Spatial data with pictures
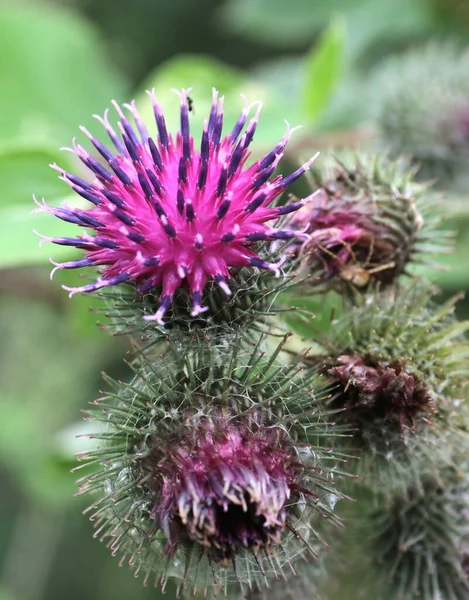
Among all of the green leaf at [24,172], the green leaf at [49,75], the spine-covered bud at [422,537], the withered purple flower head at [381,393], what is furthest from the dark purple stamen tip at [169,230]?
the green leaf at [49,75]

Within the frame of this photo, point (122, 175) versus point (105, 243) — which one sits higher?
point (122, 175)

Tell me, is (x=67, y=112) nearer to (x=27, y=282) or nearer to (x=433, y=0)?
(x=27, y=282)

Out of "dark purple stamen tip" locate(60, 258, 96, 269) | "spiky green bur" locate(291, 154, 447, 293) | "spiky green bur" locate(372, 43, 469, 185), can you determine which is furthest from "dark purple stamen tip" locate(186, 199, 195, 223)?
"spiky green bur" locate(372, 43, 469, 185)

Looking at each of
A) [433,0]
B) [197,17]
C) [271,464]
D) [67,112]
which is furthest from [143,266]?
[197,17]

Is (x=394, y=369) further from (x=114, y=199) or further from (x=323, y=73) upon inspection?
(x=323, y=73)

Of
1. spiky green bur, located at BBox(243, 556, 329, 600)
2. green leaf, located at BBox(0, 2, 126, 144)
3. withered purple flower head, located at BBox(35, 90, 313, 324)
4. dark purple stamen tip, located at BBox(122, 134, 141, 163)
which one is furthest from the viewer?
green leaf, located at BBox(0, 2, 126, 144)

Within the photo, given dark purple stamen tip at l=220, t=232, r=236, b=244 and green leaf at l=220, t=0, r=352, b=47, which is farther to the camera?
green leaf at l=220, t=0, r=352, b=47

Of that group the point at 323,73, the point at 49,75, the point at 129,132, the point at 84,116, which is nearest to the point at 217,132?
the point at 129,132

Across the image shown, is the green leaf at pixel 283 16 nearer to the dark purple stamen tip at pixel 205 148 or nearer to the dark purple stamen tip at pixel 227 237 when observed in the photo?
the dark purple stamen tip at pixel 205 148

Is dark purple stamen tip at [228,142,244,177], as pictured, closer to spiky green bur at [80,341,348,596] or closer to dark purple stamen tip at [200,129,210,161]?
dark purple stamen tip at [200,129,210,161]
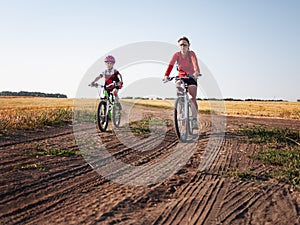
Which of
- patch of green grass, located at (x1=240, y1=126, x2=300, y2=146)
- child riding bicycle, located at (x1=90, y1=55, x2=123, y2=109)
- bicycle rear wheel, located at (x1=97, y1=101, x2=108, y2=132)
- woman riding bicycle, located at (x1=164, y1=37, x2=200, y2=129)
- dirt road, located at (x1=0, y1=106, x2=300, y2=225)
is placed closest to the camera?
dirt road, located at (x1=0, y1=106, x2=300, y2=225)

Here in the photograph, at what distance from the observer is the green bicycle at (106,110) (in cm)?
923

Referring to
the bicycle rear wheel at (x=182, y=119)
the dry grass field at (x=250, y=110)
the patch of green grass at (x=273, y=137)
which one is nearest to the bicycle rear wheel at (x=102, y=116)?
the bicycle rear wheel at (x=182, y=119)

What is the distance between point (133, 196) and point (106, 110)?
18.3 ft

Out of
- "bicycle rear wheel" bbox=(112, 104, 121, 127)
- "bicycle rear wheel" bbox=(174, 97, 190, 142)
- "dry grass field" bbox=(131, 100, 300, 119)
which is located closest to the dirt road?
"bicycle rear wheel" bbox=(174, 97, 190, 142)

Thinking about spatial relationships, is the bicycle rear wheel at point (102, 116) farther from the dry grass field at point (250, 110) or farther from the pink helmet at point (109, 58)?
the dry grass field at point (250, 110)

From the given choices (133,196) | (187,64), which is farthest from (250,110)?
(133,196)

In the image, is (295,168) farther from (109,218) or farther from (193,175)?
(109,218)

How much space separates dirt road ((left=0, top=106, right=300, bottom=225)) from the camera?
346cm

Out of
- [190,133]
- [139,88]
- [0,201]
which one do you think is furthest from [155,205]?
[139,88]

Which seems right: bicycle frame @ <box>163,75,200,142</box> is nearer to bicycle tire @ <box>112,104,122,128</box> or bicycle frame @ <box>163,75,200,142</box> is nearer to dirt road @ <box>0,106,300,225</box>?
dirt road @ <box>0,106,300,225</box>

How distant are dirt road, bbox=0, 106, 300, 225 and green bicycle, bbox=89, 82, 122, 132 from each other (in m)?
3.24

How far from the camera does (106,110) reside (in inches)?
372

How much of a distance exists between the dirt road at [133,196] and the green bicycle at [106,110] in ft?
10.6

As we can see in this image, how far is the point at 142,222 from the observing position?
334 cm
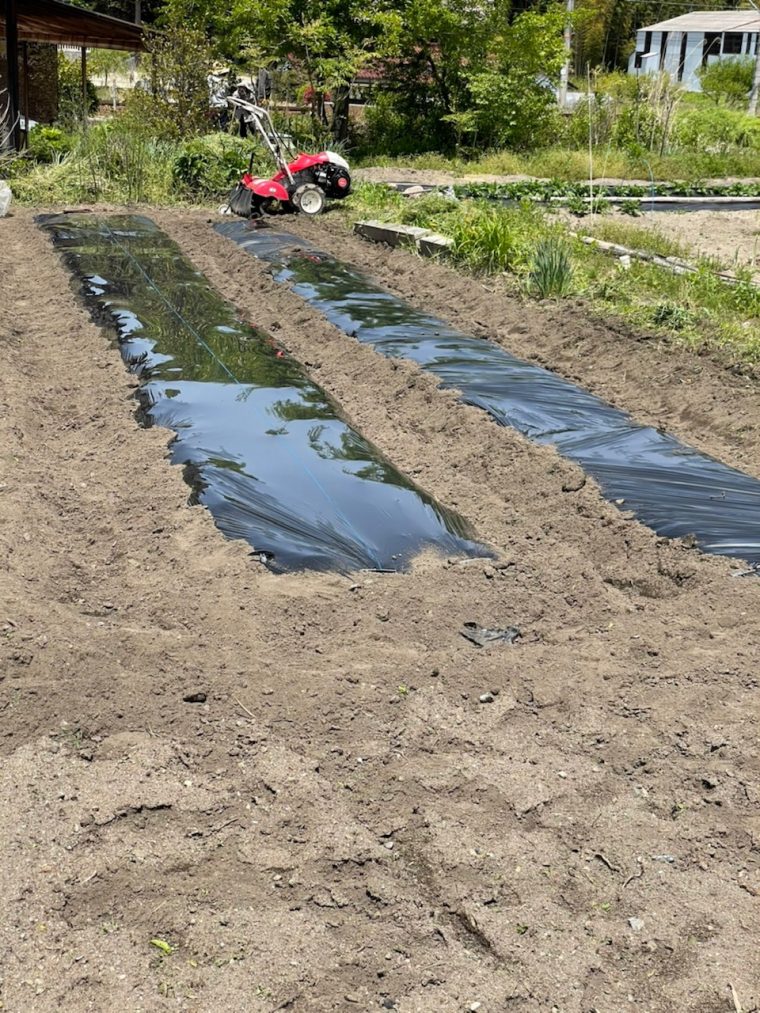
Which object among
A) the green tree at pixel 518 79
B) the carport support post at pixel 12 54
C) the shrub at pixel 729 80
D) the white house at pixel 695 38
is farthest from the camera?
the white house at pixel 695 38

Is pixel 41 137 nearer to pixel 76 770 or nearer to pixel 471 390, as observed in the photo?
pixel 471 390

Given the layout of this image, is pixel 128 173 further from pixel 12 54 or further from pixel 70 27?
pixel 70 27

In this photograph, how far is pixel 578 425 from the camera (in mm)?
5711

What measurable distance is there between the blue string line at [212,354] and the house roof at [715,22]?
33.9 metres

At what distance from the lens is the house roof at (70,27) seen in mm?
14966

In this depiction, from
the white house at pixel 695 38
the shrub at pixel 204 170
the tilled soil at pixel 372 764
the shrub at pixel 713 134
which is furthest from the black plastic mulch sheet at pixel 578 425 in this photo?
the white house at pixel 695 38

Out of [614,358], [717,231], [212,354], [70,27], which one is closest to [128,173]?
[70,27]

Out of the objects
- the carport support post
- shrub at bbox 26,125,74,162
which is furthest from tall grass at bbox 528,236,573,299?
the carport support post

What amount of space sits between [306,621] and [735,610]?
166 cm

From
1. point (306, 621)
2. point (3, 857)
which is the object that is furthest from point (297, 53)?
point (3, 857)

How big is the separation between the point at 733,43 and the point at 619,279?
125 feet

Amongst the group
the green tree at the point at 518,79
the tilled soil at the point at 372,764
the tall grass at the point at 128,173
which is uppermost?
the green tree at the point at 518,79

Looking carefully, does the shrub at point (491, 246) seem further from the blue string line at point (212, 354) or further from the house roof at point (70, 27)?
the house roof at point (70, 27)

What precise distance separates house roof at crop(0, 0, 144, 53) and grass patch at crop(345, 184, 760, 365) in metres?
7.57
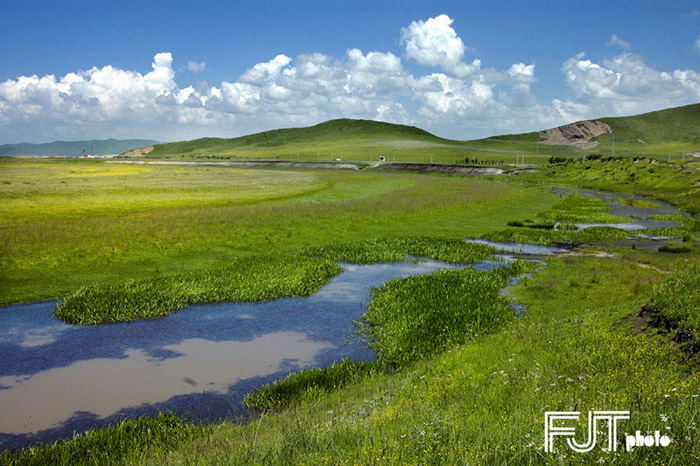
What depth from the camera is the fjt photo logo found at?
21.2ft

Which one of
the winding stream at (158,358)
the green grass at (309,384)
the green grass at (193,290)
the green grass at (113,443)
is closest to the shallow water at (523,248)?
the green grass at (193,290)

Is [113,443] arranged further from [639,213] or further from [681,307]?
[639,213]

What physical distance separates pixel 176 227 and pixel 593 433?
1377 inches

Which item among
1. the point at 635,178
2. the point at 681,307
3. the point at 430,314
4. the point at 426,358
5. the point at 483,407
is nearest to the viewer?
the point at 483,407

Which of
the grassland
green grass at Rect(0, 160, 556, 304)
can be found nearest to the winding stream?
the grassland

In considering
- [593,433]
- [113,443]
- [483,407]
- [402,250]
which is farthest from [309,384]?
[402,250]

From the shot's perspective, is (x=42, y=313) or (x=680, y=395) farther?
(x=42, y=313)

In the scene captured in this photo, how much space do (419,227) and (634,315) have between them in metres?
27.8

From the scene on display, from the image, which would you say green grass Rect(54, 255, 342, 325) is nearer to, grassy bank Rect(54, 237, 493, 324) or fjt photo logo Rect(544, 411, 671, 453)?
grassy bank Rect(54, 237, 493, 324)

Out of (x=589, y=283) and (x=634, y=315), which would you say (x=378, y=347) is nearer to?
(x=634, y=315)

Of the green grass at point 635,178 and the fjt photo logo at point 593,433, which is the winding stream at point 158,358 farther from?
the green grass at point 635,178

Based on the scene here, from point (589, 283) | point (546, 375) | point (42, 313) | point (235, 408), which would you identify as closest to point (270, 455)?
point (235, 408)

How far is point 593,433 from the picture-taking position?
23.2 ft

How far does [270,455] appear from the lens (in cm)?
758
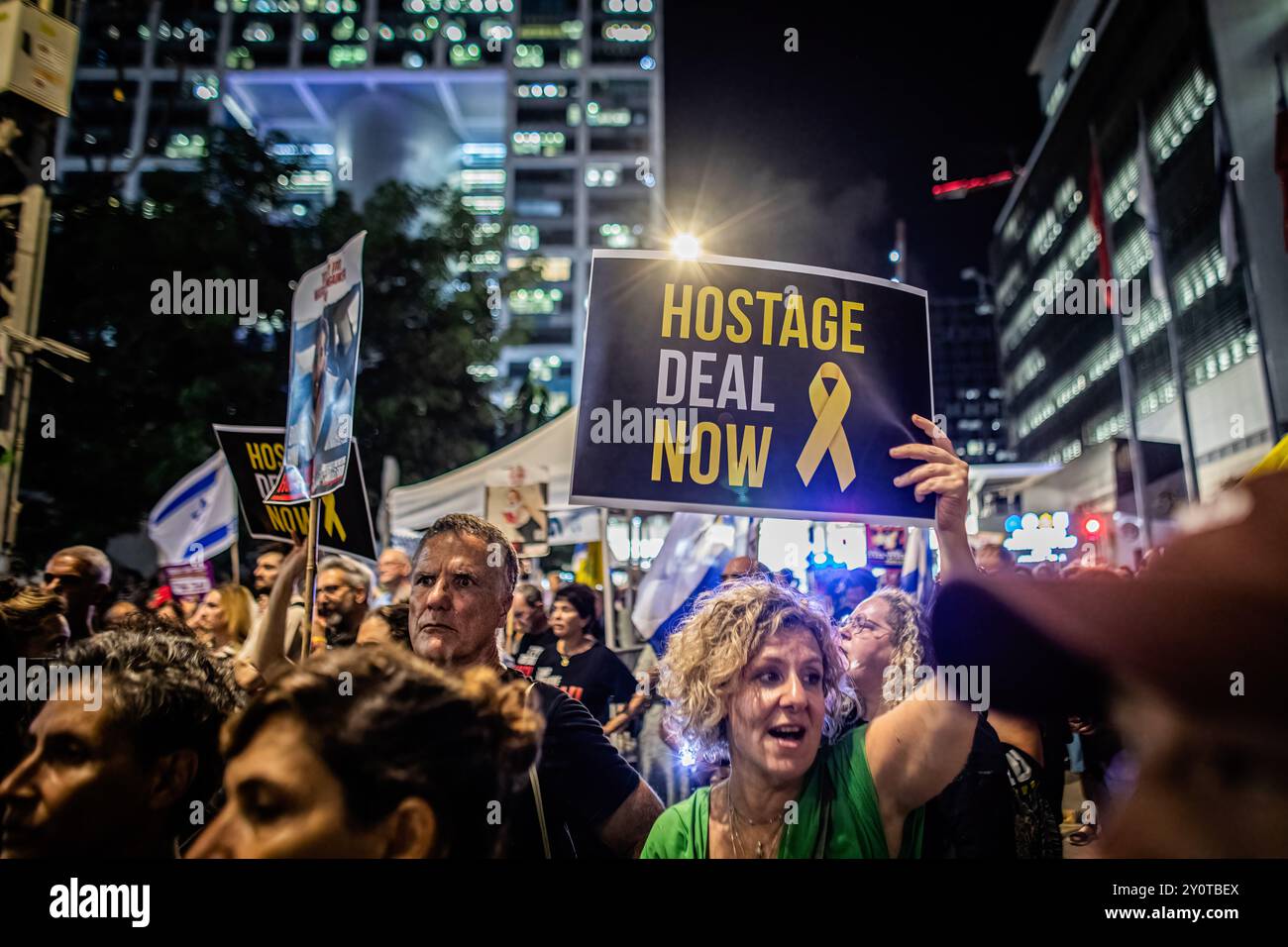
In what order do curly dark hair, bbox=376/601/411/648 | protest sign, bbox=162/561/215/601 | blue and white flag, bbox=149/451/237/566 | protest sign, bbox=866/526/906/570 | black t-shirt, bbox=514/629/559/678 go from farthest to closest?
1. protest sign, bbox=866/526/906/570
2. blue and white flag, bbox=149/451/237/566
3. protest sign, bbox=162/561/215/601
4. black t-shirt, bbox=514/629/559/678
5. curly dark hair, bbox=376/601/411/648

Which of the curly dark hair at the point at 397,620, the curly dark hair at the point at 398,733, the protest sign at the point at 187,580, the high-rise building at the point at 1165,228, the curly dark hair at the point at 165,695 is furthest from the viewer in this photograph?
the high-rise building at the point at 1165,228

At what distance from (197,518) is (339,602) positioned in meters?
4.00

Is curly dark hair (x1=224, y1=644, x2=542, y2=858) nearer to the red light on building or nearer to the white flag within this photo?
the white flag

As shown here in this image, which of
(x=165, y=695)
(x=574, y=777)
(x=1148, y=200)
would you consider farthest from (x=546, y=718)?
(x=1148, y=200)

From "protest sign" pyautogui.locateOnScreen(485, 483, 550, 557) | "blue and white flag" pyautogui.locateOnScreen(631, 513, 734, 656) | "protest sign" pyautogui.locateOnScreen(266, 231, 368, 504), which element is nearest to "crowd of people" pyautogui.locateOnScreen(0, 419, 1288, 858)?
"protest sign" pyautogui.locateOnScreen(266, 231, 368, 504)

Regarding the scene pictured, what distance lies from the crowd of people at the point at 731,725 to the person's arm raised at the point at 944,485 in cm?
1

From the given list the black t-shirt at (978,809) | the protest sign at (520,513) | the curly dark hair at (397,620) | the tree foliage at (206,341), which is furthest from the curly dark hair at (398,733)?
the tree foliage at (206,341)

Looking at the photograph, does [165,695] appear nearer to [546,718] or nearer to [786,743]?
[546,718]

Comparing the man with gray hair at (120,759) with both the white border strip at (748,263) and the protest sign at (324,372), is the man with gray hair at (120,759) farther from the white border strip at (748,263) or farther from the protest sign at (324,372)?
the white border strip at (748,263)

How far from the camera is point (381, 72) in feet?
263

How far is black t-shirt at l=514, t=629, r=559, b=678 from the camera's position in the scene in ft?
20.5

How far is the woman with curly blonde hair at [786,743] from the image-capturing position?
80.5 inches

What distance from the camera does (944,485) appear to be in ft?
8.55
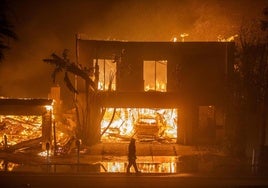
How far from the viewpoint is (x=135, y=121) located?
3906 cm

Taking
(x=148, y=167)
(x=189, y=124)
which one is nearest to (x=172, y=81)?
(x=189, y=124)

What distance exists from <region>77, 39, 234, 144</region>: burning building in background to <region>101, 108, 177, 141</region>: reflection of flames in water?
2.01m

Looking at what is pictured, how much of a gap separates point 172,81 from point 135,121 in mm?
4793

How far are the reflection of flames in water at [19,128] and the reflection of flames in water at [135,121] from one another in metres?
5.03

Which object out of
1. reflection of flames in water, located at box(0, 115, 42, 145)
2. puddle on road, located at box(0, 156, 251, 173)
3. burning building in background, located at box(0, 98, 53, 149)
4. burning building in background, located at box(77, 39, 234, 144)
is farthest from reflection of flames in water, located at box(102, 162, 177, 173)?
reflection of flames in water, located at box(0, 115, 42, 145)

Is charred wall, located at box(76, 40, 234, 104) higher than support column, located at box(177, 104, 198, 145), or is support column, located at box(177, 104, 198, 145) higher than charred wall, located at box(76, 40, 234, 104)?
charred wall, located at box(76, 40, 234, 104)

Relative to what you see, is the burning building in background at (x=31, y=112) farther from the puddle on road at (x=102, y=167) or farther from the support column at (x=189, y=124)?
the support column at (x=189, y=124)

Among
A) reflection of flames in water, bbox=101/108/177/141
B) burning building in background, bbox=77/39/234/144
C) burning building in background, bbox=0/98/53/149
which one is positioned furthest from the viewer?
reflection of flames in water, bbox=101/108/177/141

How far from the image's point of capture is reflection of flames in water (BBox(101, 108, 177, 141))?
38.3 metres

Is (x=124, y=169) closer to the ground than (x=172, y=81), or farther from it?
closer to the ground

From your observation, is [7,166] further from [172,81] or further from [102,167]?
[172,81]

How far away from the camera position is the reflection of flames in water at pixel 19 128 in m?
34.4

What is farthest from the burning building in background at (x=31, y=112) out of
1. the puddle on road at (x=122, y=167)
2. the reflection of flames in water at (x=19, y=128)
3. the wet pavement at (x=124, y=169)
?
the puddle on road at (x=122, y=167)

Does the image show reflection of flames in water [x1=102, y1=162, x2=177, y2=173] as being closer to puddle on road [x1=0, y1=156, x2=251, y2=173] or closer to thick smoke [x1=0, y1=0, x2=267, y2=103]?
puddle on road [x1=0, y1=156, x2=251, y2=173]
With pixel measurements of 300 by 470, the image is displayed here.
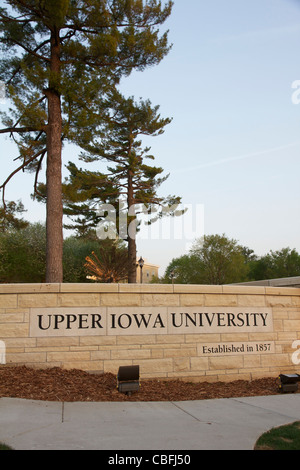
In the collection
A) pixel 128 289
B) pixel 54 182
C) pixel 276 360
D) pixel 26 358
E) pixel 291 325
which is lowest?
pixel 276 360

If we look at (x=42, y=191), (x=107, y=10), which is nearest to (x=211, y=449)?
(x=107, y=10)

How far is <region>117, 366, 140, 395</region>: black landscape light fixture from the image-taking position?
634cm

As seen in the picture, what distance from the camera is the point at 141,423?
4.73 m

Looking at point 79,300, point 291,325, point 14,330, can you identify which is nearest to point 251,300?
point 291,325

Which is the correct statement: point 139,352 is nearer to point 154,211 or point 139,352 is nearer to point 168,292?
point 168,292

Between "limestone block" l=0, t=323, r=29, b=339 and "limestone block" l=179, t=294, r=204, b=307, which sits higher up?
"limestone block" l=179, t=294, r=204, b=307

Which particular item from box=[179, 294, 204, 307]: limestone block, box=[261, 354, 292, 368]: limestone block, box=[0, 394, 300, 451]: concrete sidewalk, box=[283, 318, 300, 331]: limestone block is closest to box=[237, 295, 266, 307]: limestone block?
box=[283, 318, 300, 331]: limestone block

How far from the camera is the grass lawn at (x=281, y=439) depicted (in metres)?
3.94

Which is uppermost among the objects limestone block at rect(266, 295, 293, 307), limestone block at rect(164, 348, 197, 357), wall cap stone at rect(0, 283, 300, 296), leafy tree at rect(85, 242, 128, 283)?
leafy tree at rect(85, 242, 128, 283)

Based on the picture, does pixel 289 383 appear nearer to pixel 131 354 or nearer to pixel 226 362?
pixel 226 362

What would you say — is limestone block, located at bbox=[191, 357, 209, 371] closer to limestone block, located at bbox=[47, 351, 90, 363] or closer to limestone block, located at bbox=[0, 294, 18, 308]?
limestone block, located at bbox=[47, 351, 90, 363]

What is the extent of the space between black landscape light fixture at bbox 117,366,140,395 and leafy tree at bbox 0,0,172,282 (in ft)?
16.4

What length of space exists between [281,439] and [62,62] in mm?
11777

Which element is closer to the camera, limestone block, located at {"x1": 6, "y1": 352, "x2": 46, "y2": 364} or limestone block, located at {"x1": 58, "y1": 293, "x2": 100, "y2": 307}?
limestone block, located at {"x1": 6, "y1": 352, "x2": 46, "y2": 364}
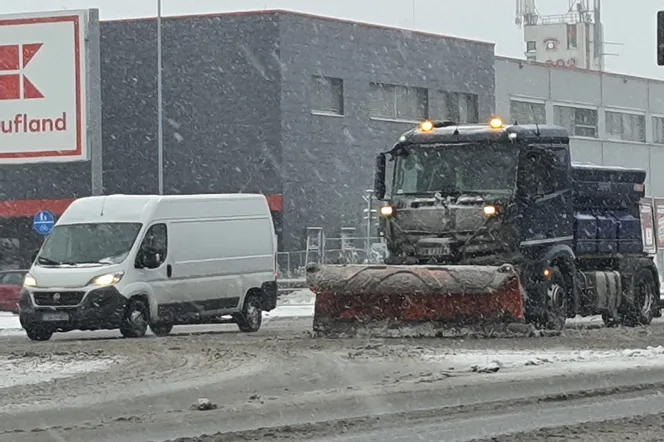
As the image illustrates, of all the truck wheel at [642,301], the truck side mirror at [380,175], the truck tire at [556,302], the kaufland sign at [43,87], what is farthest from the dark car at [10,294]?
the truck tire at [556,302]

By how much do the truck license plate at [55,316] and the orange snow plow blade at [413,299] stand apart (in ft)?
12.9

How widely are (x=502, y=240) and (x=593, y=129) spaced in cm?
4755

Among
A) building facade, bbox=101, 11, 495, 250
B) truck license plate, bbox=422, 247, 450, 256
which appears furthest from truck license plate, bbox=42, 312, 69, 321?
building facade, bbox=101, 11, 495, 250

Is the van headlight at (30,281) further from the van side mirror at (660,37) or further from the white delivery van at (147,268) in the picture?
the van side mirror at (660,37)

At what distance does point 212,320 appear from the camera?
26.0m

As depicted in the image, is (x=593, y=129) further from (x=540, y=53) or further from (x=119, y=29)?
(x=540, y=53)

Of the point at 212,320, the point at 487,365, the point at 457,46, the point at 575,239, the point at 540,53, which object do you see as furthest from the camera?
the point at 540,53

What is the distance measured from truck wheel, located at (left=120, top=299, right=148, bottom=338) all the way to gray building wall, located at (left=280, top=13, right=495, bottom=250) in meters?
27.6

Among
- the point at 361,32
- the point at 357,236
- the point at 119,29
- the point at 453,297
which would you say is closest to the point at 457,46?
the point at 361,32

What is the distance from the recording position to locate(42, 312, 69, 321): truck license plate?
76.7 ft

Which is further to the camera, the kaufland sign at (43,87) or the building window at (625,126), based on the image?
the building window at (625,126)

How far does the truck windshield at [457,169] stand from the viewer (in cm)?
2212

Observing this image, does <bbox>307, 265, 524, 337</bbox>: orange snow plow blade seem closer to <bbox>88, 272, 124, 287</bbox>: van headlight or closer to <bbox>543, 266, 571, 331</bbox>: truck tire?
<bbox>543, 266, 571, 331</bbox>: truck tire

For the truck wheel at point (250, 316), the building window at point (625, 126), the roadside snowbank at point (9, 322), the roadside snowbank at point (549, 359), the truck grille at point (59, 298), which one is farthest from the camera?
the building window at point (625, 126)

§ TASK STATEMENT
From the line with "Which is further" to the last line of the material, give every line again exactly, and only those lines.

§ TASK OUTPUT
Which is further to the camera, the kaufland sign at (43,87) or the building window at (625,126), based on the image?
the building window at (625,126)

How far does the truck windshield at [457,169] stand from the viewer (in cm)?
2212

Observing this image, does <bbox>307, 265, 524, 337</bbox>: orange snow plow blade seem closer to <bbox>88, 272, 124, 287</bbox>: van headlight or closer to <bbox>543, 266, 571, 331</bbox>: truck tire?
<bbox>543, 266, 571, 331</bbox>: truck tire

For the truck wheel at point (250, 316), the building window at point (625, 126), the roadside snowbank at point (9, 322), the roadside snowbank at point (549, 359), the truck grille at point (59, 298), which one is farthest from the camera?
the building window at point (625, 126)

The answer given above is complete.